A new Supreme Court decision illustrates the importance of making sure your beneficiary designations are up-to-date.  The Supreme Court has unanimously ruled that a plan administrator properly distributed benefits under an ERISA pension plan to a deceased participant’s ex-spouse, as she was the only designated beneficiary, even though she had waived her interest in plan benefits in a divorce decree. The Court, in Kennedy v. Plan Adm’r for DuPont Sav. and Inv. Plan (2009, S Ct) 2009 WL 160440, affirmed an appellate court decision in favor of the plan.

William Kennedy worked for E. I. DuPont de Nemours & Company and was a participant in its Savings and Investment Plan (SIP), an ERISA employee pension benefit plan. In ’71, William married Liv. In ’74, in accordance with plan requirements, he signed a form designating Liv as his beneficiary under the SIP, naming no contingent beneficiary.

In 1994, William and Liv were divorced, and in the divorce decree, Liv waived any right to benefits under William’s retirement and other employment-related benefit plans. William died in 2001, without having executed any documents removing Liv as his SIP beneficiary (although he did execute a new beneficiary-designation form naming his daughter as his beneficiary of another DuPont retirement plan).

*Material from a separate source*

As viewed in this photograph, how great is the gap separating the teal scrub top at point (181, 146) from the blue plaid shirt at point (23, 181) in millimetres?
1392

William’s daughter, as executrix of his estate, asked DuPont to distribute the SIP benefits to the estate. However, relying on the beneficiary designation, DuPont paid the $400,000 balance to Liv. The estate sued DuPont and the SIP plan administrator, claiming that the divorce decree amounted to a waiver of the SIP benefits, and that DuPont violated ERISA by paying the benefits to Liv. Although the District Court granted the estate summary judgment, the Fifth Circuit reversed, holding that the waiver constituted an assignment or alienation of Liv’s interest in the benefits to the estate, in violation of ERISA § 1056(d)(1), which requires plans to provide that benefits may not be assigned or alienated. In so holding, the court relied on the exception of ERISA § 1056(d)(3) for qualified domestic relations orders (QDROs), reasoning that the waiver—which was not a QDRO—could not be given effect, since QDROs were the specific mechanism provided by ERISA for the elimination of a spouse’s interest in plan benefits.

The Supreme Court granted certiorari to resolve a split among the courts of appeals and state supreme courts over a divorced spouse’s ability to waive pension plan benefits through a divorce decree not amounting to a QDRO. Subsequently, the Court recognized that there was a further split—over whether a beneficiary’s federal common law waiver of plan benefits is effective where that waiver is inconsistent with a beneficiary designation under the plan. The Court affirmed the Fifth Circuit’s decision, but based on the plan designation, rather than the waiver issue.

In deciding that ERISA § 1056(d)(1) did not nullify the waiver, the Supreme Court determined that by executing the waiver, Liv did not assign or alienate anything to William or his estate. Rather, drawing on the common law of spendthrift trusts, the Court followed the general principle that a designated spendthrift can disclaim his trust interest and that it is highly improbable that ERISA, written with an eye to spendthrift trusts, would force a beneficiary to take an interest. Rather, both ERISA, in allowing a spouse to waive a right to a survivor’s annuity, and Code Sec. 2518 , in allowing qualified disclaimers of benefits, demonstrate that waivers are permissible. The Court also rejected the Fifth Circuit’s reliance on the QDRO provisions, finding that there was no QDRO for a simple waiver, since the QDRO provisions require the creation or recognition of an alternate payee’s right to all or a portion of a plan’s benefits.

Although ruling against DuPont and the SIP on the nullity of waiver under the antialienation clause, the Supreme Court upheld the administrator’s decision to pay Liv the SIP benefits. The Court said that the administrator complied with its statutory duty by paying the benefits to Liv in conformity with the plan documents.

ERISA § 404(a)(1)(D) requires a plan administrator to act in accordance with plan documents that are otherwise consistent with ERISA, and ERISA § 502(a)(1)(B) authorizes participants or beneficiaries to bring causes of action to recover benefits due under the terms of the plan. Thus, since the SIP and related documents provided that the plan administrator pay benefits to a participant’s designated beneficiary, with designations and changes to be made in a particular way, the plan administrator did what ERISA required. William’s designation of Liv as his beneficiary was made in the way the plan required. Her waiver, which was made outside of the plan, as part of the divorce decree, was not.

Under New Jersey law, all beneficiary designations to an ex-spouse are revoked after a divorce and treated as though the ex-spouse predeceased the other spouse. However, this law does not overcome ERISA so all divorcing couples must also change their beneficiary designations to ensure that pensions governed by ERISA are also changed. If a QDRO is part of the settlement, both spouses receive beneficiary forms for their respective shares as part of the processing.